俺、南川竜輝(みながわりゅうき)は、市内の高校に通う2年生。


成績は特に良いわけでもなく、悪いわけでもなく、ごくごく普通といったところ。


それでも、将来は獣医になるのが子供の頃からの夢である。
獣医科大学に合格する自信は・・・・今のところ無い!


仮にも医者を目指しておいてあれだが、まぁ…なんとかなるだろう…。


今の俺は勉強よりも部活のバスケに力を入れている。
うちの高校は県内でもトップクラスの実力で、過去に一度、インターハイに出場した事がある。
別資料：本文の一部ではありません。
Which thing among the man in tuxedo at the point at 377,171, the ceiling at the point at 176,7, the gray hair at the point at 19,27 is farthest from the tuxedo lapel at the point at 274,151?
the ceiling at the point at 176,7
それ以来、出場を逃し、今年のインターハイも出場出来なかった為、ウィンターカップ(全国高校バスケットボール選抜優勝大会)出場に向けて練習にも力が入っている。


夏の体育館は蒸し蒸ししていて暑さでへばりそうだ…。


夏は蒸し暑く、冬はくそ寒い体育館てなんなんだろう。


俺のポジションは中学ではF(フォワード)だったが、高校に来てからは背の高い人が多く、G(ガード)になっている…。


「あっちぃ〜…今日もキツかったなぁ…ジュース買いに行こうぜ?」


入部してから一番仲のいい、北山健太。こいつは185cmもあってイケメン。さらには成績も優秀ときた。
性格はとにかく明るい。いわゆるムードメーカーてやつだ。


高校入ってからも身長があまり伸びず165cmしかなく、イケメンでもなく、成績も普通の俺とは正反対である。


『天は二物を与えず』


などといったふざけたことわざがあるが。一体、誰が考えたのか。抗議したいものだ。


だから俺は他の人よりも沢山練習するようにしている。休みの日には近くの河川敷にあるコートへ行っている。


練習の甲斐あってチビの俺もレギュラーになる事が出来た。


バスケはどうしても背が高いほうが有利だから。一度でいいからダンクをしてみたい…。


今日も部活が終わり、家路に着く。